C.C. & Company (1970)
Jumping or perhaps riding in to the cinema of the motorcycle gang is footballer Joe Namath with the help of Roger Smith who wrote and produced this typical story as the genre was nearing the end of it’s popular run at drive-in theaters across the continent. Typical it may be but the one thing it has going for it is the participation of Smith’s real life wife. The stunning Ann-Margret (known affectionately as Ann-Margrock in our household).
Strictly a “B” flick, this one begins with Namath looking a bit goofy as he gorges himself on whatever he likes in a grocery store only to buy a ten cent stick of gum on his way out the door. He starts up his cycle as the song CC Rider kicks in over the split screen credits and he’s off and running on the highway to join up with his not so friendly road gang headed by the one and only William Smith. Smith plays it mean and nasty as one familiar with his on screen persona should expect.
Ann enters our story when Namath, Sid Haig and a third gang member come across her broken down limo in the Arizona outback. Haig decides Ann is fair game and promptly moves in for some unwanted affections with his other gang member crony. When Ann struggles against the duo, the bald headed Haig comes up with a good one liner that does little to please Ann, “You don’t like my Yul Brynner look?”
Namath won’t have any of this and promptly pulls the thugs off Ann following up with some fisticuffs and ass kicking. The pair move on back to Smith and company while Namath comes off as Ann’s hero and the flirting begins. Back at roadside headquarters which is wherever Smith is standing, Namath turns up and Smith wants answers as to Namath’s actions. In a childish way, a good majority of this flick is about Smith’s struggle for power as top dog in the gang versus the carefree Namath who let’s very little bother him. Also in the gang are a harem of ladies that Smith runs as hookers to score money while posing as hitchhikers led by Smith’s personal favorite, Jennifer Billingsley.
Ann it turns out is a fashion designer which gives her a fair number of costume changes and when the gang crash a motor cross race it gives her and Namath a chance to start up with the flirtatious looks once again as Ann is there on a photo shoot. Namath not only likes what he sees in Ann but also the bike race and turns up the following week as an entry. Always looking to control the gang, Smith is once again less than amused but when Namath wins a cash prize, he demands the money for the gang’s expenses. He of course will hold on to it.
The balance of this 85 minute programmer is thoroughly predictable as Namath tries to break ties with the gang and when Smith has his troops kidnap Ann, Namath is going to have to race against Smith to reclaim his lady love or else she may just wind up as Smith’s next biker babe/hooker on wheels.

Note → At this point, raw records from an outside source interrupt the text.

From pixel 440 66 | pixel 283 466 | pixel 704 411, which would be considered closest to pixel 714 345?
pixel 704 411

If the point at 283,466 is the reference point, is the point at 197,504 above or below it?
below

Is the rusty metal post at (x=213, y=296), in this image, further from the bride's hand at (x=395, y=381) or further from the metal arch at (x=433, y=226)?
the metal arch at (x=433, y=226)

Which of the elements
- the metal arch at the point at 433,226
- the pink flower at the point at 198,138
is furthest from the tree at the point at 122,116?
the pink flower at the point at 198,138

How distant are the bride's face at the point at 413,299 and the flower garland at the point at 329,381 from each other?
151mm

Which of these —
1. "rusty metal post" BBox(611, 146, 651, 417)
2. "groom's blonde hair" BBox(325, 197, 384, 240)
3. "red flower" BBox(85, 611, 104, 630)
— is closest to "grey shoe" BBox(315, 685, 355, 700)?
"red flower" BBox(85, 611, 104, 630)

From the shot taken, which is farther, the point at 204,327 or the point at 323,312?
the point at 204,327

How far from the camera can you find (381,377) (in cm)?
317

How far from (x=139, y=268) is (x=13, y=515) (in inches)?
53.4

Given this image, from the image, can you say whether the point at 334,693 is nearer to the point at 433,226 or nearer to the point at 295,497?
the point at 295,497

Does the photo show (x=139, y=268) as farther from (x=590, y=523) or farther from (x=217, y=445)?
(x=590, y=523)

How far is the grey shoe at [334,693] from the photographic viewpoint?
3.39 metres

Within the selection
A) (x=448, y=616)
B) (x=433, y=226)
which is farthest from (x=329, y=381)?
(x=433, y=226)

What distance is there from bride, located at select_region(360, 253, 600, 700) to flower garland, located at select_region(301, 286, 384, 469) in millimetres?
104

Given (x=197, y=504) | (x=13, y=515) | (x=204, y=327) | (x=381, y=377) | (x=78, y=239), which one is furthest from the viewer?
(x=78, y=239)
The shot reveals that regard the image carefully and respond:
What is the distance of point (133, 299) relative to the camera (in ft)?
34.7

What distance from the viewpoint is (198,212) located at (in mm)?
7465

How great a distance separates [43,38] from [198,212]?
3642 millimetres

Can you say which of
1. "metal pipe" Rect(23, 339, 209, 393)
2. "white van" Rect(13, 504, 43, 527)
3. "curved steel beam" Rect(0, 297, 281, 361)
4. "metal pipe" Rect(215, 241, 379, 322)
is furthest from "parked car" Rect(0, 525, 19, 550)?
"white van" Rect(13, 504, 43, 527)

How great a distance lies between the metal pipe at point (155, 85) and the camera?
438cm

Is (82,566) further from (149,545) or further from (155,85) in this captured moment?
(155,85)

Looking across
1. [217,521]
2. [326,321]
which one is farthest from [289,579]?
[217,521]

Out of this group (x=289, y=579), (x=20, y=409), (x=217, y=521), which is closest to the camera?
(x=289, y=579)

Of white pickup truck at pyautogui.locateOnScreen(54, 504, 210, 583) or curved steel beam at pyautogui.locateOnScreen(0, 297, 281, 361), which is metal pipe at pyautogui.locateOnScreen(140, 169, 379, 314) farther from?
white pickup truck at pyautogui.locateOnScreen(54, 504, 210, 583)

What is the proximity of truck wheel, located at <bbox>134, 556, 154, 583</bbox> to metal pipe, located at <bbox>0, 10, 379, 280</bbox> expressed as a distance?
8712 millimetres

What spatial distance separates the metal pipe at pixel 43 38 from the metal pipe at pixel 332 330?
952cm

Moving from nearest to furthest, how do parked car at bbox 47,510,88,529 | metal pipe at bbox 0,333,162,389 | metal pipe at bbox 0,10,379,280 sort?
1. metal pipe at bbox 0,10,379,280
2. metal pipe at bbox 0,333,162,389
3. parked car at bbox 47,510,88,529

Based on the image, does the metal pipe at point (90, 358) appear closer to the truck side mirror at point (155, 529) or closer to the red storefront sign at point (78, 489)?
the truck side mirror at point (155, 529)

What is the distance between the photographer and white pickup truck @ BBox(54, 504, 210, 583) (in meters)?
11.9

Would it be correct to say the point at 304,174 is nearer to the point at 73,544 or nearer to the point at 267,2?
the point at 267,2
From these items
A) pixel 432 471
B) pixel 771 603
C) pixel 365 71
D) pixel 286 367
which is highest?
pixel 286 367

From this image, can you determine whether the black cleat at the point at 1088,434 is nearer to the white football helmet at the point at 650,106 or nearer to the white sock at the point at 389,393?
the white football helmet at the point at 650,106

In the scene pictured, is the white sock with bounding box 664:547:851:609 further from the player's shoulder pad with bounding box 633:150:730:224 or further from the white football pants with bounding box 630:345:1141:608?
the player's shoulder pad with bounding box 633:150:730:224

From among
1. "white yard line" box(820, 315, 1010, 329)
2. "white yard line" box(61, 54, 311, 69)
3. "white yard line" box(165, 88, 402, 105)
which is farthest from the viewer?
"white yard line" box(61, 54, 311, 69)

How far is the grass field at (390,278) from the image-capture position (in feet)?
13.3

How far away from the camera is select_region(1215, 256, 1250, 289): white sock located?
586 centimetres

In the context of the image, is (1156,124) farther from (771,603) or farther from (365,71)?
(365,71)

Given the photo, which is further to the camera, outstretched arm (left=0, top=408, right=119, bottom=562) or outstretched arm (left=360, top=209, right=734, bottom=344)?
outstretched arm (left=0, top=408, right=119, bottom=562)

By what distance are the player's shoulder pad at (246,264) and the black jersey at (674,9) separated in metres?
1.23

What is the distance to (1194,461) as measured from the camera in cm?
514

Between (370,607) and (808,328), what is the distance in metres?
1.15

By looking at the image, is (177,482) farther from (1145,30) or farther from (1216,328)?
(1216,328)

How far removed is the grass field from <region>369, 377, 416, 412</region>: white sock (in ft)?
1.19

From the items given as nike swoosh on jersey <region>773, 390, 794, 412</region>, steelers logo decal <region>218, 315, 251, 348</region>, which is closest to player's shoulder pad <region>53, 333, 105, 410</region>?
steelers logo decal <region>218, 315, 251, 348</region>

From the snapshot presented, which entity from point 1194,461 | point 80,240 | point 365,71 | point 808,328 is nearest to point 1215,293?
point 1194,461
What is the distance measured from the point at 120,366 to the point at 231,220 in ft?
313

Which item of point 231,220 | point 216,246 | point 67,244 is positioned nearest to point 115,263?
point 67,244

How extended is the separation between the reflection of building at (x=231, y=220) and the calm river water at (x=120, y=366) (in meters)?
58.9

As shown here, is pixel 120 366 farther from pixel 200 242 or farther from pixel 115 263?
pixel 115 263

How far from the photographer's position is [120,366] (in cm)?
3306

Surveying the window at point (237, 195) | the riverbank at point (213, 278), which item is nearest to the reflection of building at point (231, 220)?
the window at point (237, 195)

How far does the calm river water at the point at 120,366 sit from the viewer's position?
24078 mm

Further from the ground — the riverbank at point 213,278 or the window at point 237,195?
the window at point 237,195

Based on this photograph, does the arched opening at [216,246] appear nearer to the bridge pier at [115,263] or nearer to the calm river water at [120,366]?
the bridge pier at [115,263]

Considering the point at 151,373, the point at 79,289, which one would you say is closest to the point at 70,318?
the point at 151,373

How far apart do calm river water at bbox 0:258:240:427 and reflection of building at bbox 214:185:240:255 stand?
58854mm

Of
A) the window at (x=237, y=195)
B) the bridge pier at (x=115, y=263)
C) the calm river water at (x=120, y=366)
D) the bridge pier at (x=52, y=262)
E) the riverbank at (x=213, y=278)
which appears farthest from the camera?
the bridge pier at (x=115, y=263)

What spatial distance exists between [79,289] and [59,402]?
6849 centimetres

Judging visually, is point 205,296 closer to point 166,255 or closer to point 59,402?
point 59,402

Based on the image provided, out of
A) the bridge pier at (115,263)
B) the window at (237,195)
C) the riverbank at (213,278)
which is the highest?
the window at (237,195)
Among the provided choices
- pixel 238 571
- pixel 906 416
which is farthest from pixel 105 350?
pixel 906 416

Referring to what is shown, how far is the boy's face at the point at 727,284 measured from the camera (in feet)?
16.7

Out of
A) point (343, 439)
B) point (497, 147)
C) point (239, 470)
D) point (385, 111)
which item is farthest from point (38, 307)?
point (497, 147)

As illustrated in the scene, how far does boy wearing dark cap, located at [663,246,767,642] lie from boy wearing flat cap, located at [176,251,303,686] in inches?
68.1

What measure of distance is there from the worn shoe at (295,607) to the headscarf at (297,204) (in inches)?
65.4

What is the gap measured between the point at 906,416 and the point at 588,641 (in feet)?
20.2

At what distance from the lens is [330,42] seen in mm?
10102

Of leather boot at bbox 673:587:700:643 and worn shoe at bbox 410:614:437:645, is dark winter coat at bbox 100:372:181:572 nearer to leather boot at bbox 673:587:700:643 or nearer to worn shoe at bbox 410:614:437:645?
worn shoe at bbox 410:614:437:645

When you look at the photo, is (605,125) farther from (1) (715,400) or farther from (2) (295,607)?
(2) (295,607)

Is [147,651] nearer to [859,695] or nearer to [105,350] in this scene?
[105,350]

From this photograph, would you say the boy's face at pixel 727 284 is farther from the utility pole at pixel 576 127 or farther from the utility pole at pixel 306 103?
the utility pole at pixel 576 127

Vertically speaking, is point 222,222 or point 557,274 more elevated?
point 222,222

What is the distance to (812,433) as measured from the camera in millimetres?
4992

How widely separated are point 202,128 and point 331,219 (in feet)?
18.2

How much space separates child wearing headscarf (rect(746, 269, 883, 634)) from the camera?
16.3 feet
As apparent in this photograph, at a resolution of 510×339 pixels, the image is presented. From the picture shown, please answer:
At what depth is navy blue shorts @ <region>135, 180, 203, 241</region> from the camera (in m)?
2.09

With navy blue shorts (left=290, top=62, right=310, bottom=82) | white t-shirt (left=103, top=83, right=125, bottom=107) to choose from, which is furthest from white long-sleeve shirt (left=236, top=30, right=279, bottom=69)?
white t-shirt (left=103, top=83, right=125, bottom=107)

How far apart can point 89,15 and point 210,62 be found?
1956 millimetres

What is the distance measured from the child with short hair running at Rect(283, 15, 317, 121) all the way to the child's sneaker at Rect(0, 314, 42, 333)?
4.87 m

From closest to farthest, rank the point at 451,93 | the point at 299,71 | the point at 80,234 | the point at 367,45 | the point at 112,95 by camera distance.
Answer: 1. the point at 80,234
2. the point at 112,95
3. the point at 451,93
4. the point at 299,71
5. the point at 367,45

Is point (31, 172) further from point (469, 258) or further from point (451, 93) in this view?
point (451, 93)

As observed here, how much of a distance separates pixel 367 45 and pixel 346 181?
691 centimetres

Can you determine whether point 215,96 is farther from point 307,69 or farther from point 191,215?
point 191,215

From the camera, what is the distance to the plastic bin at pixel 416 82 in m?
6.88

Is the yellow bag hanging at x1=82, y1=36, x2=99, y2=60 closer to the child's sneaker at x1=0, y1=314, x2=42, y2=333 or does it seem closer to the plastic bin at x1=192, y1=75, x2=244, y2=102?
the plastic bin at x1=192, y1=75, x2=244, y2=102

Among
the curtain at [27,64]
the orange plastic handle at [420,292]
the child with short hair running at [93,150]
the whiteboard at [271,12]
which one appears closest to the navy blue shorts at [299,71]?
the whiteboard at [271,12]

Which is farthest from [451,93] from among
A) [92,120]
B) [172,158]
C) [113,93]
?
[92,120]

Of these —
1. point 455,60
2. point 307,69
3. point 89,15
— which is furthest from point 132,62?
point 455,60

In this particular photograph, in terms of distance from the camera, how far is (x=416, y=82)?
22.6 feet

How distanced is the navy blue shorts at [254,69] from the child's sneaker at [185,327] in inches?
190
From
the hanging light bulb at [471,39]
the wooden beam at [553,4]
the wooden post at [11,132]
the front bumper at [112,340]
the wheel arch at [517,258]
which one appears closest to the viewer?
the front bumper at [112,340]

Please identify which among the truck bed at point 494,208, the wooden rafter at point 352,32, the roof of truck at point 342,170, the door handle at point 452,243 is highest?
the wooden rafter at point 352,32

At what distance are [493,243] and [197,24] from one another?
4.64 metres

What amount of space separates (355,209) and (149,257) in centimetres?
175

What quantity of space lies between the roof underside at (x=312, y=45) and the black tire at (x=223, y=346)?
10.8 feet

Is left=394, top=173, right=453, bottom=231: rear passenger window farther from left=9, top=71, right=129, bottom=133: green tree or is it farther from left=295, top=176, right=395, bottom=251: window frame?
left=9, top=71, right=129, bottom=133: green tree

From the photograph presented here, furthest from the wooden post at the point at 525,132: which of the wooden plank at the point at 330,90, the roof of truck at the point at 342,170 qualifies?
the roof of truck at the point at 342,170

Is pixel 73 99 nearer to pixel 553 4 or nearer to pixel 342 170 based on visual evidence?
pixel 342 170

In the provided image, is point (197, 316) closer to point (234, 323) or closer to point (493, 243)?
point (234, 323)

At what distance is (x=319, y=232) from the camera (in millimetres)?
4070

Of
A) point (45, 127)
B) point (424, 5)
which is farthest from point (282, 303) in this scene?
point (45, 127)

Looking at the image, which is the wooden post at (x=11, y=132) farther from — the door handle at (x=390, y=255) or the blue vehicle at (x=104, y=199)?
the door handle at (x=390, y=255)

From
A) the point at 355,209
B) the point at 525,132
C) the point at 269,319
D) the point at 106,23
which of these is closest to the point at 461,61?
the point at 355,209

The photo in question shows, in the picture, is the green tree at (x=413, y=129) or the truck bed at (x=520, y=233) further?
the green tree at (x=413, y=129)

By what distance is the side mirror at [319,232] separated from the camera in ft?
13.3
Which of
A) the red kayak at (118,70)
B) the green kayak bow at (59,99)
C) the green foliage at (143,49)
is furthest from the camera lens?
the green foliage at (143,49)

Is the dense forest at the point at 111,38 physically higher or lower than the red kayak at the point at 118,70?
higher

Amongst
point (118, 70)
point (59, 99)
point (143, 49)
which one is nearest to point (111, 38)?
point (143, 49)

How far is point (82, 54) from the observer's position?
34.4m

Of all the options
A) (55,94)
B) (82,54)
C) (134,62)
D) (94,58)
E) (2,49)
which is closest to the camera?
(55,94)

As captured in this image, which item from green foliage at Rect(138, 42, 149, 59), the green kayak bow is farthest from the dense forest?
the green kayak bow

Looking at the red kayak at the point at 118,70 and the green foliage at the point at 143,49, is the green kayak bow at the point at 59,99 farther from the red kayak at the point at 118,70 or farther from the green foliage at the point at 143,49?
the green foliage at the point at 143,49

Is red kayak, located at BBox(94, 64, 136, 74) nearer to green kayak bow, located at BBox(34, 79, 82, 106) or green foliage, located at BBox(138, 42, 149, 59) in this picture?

This one is best described as a time capsule as are so many of these biker flicks of the era. For me that also includes the one most point to as a classic, Easy Rider. It has the customary scenes of free love and POV shots as the cyclists roar down the open highways taking things as they please. Our hero Joe just wants to live life one day at a time and see what the next bend in the road brings. Perhaps Ann and her free blowing hair in the wind might hop on behind him come the final reel.
Music fans might want to check this out for a clip of Wayne Cochran and the C.C. Riders who sing at a nightclub where Joe and Ann hit the dance floor in a poorly edited sequence under the direction of Seymour Robbie. Honestly I’m not familiar with Mr. Cochran but I found him to be a white man’s version of James Brown. Outfits, accompanying female singers, footwork and hair to boot. Sorry Wayne though I did recognize some of that music from The Blues Brothers. Ann herself sneaks in a song over the soundtrack at a key point in the feature when her and Joe frolic about in the river and feed the ducks as they fall in love. As I say, a key point.
A first time viewing for me and proof that I’ll pick up a movie anywhere. This one’s been on my shelf a while but incredibly I picked it up in a pawn shop on a road trip through the White Mountain National Forest area of New Hampshire as my wife and I toured them and the small towns within as we made our way from Salem north into Quebec a couple years back.
Far from memorable but I can at least say I’ve seen it and though it didn’t enhance my love for all things Ann-Margret, it did however reinforce the fact that Joe Namath doesn’t have anywhere near the star quality that Jim Brown has on the big screen.